:: Given instruction A ::
In the page on building software, reproduce the passage starting with "The GNU foundation" and going on through "three GNU compilers.", swapping "high quality" for "reliable".
:: Given instruction B ::
Summarize the page on building software in three sentences.

:: Excerpt to read ::
Building Software

The phrase "building software" is a common way to describe the process of producing a machine-readable executable file from source files written in C, Fortran, or some other programming language. In its simplest form, building software involves a simple, one-line call or short shell script that invokes a compiler. More typically, the process leverages the power of makefiles, so you can change a line or two in the source code, then rebuild in a systematic way only the components affected by the change. Increasingly, however, the build process is a sophisticated multi-step automated workflow managed by a special framework like autotools or cmake, intended to achieve a repeatable, maintainable, portable mechanism for installing software across a wide range of target platforms.

The Basics of Building Software

This section of the user guide does nothing more than introduce the big ideas with simple one-line examples. You will undoubtedly want to explore these concepts more deeply using online resources. You will quickly outgrow the examples here. We recommend that you master the basics of makefiles as quickly as possible: even the simplest computational research project will benefit enormously from the power and flexibility of a makefile-based build process.

Intel Compilers

Intel is the recommended and default compiler suite on Frontera. Each Intel module also gives you direct access to mkl without loading an mkl module; see Intel MKL for more information. Here are simple examples that use the Intel compiler to build an executable from source code:

Compiling a code that uses OpenMP would look like this:

$ icc -qopenmp mycode.c -o myexe  # OpenMP

See the published Intel documentation, available both online and in ${TACC_INTEL_DIR}/documentation, for information on optimization flags and other Intel compiler options.

GNU Compilers

The GNU foundation maintains a number of high quality compilers, including a compiler for C (gcc), C++ (g++), and Fortran (gfortran). The gcc compiler is the foundation underneath all three, and the term gcc often means the suite of these three GNU compilers.

Load a gcc module to access a recent version of the GNU compiler suite. Avoid using the GNU compilers that are available without a gcc module — those will be older versions based on the "system gcc" that comes as part of the Linux distribution.

Here are simple examples that use the GNU compilers to produce an executable from source code:

$ gcc mycode.c                    # C source file; executable a.out
$ gcc mycode.c          -o myexe  # C source file; executable myexe
$ g++ mycode.cpp        -o myexe  # C++ source file
$ gfortran mycode.f90   -o myexe  # Fortran90 source file
$ gcc -fopenmp mycode.c -o myexe  # OpenMP; GNU flag is different than Intel

Note that some compiler options are the same for both Intel and GNU (e.g. -o), while others are different (e.g. -qopenmp vs -fopenmp). Many options are available in one compiler suite but not the other. See the online GNU documentation for information on optimization flags and other GNU compiler options.

Compiling and Linking as Separate Steps

Building an executable requires two separate steps: (1) compiling (generating a binary object file associated with each source file); and (2) linking (combining those object files into a single executable file that also specifies the libraries that executable needs). The examples in the previous section accomplish these two steps in a single call to the compiler. When building more sophisticated applications or libraries, however, it is often necessary or helpful to accomplish these two steps separately.

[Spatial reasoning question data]

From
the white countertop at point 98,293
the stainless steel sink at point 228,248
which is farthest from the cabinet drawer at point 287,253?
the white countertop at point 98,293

:: Task result A ::
The GNU foundation maintains a number of reliable compilers, including a compiler for C (gcc), C++ (g++), and Fortran (gfortran). The gcc compiler is the foundation underneath all three, and the term gcc often means the suite of these three GNU compilers.

:: Task result B ::
Building software means producing an executable from source files, whether through a single compiler call, makefiles that rebuild only changed components, or automated frameworks like autotools or cmake. On Frontera, Intel is the recommended and default compiler suite, while recent GNU compilers (gcc, g++, gfortran) are available by loading a gcc module, and the two suites share some options but differ in others. Building an executable involves compiling and linking, which can be done in one call to the compiler or as separate steps.